Foreign chemicals or plastic of any kind must be carefully put elsewhere. Fertilizers make the soil acidic. This condition depletes the soil of the right micro-organisms and thus nutrients in a self sustaining way in the soil. Conditions must allow for optimum nutrition to be transmitted into plants and this is where it starts.  Strong chemical fertilisers by comparison provide nutrients for plants, but kill the soil organisms, thus preventing them from turning plant and animal waste back into plant-food.  Compost will take four months with one or two turns for sufficient decomposition to have taken place.



 Diagram of row of worm compost heaps with a worm bin.


*70% of all household waste is organic matter and can be used to good effect.

*Preparing your own compost is cheaper than buying chemical alternatives.

*Has the capacity to improve water retention and properties of the soil.

*Contains many trace mineral elements not normally found in fertilizers.

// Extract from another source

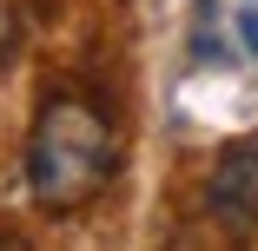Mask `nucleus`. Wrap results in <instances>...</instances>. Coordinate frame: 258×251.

*Vegetables and crops grown with the use of organic worm compost give you optimum nutritional value than the same vegetables grown in soil depleted of micro-organisms through the use of fertilizers.


Growing biomass for compost.

Worm compost is a great fertiliser, but acquiring the materials to make compost can be a problem.  It is possible however to grow certain crops specifically for compost production.  These crops include grasses, legumes and other plants such as Russian comfrey.  The choice of plants grown will obviously depend upon the soils and climatic conditions, in which they are to be grown.  These are then harvested on a regular basis, and turned into a very high quality compost.  It has been estimated that the compost from one hectare of such a mixture will yield compost for some fifty hectares of crops.